Under the Agreement, 51% of iMax will be owned by VoIP, Inc. and 49% by iCable. The Agreement is subject to VoIP, Inc. paying iCable $5 million in two equal installments. The first installment is due on June 30, 2004, with a 30 day grace period; the second payment is due on July 30, with a 60 day grace period. VoIP, Inc. will attempt to obtain the necessary funds through private placements of equity or debt securities, and if unable to do so, will either forfeit its rights under the venture or will attempt to renegotiate the deal.

Under the Agreement, iCable will contribute all of its rights and interest in contracts and rights with current customers in North and South America. iMax shall have the exclusive right to use iCable's intellectual property and rights to its products in North and South America. iCable has guaranteed iMax Solutions minimum yearly sales for 2004, 2005 and 2006 of $10 million, $25 million and $40 million respectively.

The entire Agreement between the respective parties can be found in VoIP, Inc.'s Form 8K filing with the U.S. Securities & Exchange Commission on the SEC's website at www.sec.gov/edgar/searchedgar/webusers.htm which will be filed by VoIP, Inc. within two business days from the date of this press release.

Further information on iCable can be found at: www.icablesystem.com.

VoIP, Inc.'s (www.voipincorporated.com) goal is to become a world leader in providing Voice Over IP customer premise equipment and in addition, premium Voice Over IP subscriber-based enhanced telephony services, as well as innovative WiFi and WiMAX technology solutions for residential and enterprise customers globally.

The above information contains certain forward-looking statements and information relating to the Company that is based on the beliefs of the Company and/or its management as well as assumptions made by and information currently available to the Company or its management.

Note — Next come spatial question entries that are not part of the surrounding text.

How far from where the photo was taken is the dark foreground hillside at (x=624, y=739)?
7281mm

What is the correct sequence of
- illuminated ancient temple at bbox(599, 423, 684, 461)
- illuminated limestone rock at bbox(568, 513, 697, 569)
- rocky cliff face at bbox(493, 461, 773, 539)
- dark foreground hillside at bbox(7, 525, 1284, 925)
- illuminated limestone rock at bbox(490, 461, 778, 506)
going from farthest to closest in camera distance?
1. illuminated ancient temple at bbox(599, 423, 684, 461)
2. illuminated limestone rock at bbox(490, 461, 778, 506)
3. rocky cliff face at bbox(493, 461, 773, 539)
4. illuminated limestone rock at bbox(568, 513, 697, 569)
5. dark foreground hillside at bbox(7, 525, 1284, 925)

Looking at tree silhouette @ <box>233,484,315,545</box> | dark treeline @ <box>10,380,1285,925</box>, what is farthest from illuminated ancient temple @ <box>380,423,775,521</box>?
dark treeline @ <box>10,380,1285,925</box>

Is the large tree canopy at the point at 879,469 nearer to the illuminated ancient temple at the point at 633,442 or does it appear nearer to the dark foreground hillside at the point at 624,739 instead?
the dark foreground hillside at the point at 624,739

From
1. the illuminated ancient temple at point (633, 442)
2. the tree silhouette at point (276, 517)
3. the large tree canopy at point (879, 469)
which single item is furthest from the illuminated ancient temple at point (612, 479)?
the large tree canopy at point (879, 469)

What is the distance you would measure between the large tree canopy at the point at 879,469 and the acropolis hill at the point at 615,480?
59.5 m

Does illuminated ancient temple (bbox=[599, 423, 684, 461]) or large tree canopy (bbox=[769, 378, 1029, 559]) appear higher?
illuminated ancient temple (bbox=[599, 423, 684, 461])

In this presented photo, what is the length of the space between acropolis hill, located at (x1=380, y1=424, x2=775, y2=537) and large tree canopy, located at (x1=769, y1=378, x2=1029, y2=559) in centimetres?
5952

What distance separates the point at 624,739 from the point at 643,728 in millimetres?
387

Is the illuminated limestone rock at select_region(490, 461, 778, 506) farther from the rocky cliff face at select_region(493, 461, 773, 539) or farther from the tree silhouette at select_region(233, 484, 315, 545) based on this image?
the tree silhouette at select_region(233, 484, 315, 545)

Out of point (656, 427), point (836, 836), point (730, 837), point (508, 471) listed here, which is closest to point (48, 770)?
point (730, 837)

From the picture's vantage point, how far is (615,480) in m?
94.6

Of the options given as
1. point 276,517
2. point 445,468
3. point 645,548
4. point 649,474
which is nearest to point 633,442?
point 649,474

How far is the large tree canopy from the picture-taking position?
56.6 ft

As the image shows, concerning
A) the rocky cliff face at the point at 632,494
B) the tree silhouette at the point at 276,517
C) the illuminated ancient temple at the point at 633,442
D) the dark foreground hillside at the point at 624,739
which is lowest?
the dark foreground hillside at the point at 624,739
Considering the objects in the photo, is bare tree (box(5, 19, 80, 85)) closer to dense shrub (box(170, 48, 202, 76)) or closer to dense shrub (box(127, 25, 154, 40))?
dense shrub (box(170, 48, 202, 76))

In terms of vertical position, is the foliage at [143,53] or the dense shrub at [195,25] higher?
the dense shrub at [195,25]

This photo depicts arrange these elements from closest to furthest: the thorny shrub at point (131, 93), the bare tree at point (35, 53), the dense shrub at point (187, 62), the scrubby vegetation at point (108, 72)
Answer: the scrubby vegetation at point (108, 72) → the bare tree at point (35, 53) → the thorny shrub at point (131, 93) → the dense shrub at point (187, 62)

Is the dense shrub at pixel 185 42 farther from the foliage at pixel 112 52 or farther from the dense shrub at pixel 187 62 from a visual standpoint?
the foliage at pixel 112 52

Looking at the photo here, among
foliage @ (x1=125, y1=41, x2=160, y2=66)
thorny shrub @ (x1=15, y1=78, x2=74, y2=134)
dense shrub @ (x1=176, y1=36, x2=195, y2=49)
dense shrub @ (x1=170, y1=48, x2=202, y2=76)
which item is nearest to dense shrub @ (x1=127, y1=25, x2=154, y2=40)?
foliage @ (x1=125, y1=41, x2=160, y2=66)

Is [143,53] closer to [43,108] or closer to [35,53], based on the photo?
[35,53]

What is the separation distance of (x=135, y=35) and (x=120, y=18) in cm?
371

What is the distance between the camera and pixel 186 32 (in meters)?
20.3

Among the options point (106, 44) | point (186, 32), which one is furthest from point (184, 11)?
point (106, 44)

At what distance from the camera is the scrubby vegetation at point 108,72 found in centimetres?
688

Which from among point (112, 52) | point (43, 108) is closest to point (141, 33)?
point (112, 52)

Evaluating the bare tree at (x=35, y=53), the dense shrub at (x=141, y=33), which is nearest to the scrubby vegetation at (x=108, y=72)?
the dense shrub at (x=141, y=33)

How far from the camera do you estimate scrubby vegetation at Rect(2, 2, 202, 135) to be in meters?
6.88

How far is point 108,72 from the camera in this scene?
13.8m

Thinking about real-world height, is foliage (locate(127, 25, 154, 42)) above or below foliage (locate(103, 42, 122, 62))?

When used in this document, the words "anticipate," "estimate," "expect," "intend," "projects," and similar expressions, as they relate to the Company or its management, are intended to identify forward-looking statements. Such statements reflect the current view of the Company regarding future events and are subject to certain risks, uncertainties and assumptions, including the risks and uncertainties noted. Should one or more of these risks or uncertainties materialize, or should underlying assumptions prove to be incorrect, actual results may vary materially from those described herein as anticipated, believed, estimated, expected, intended or projected. In each instance, forward-looking information should be considered in light of the accompanying meaningful cautionary statements herein. Factors that could cause results to differ include, but are not limited to, successful performance of internal plans, the impact of competitive services and pricing and general economic risks and uncertainties.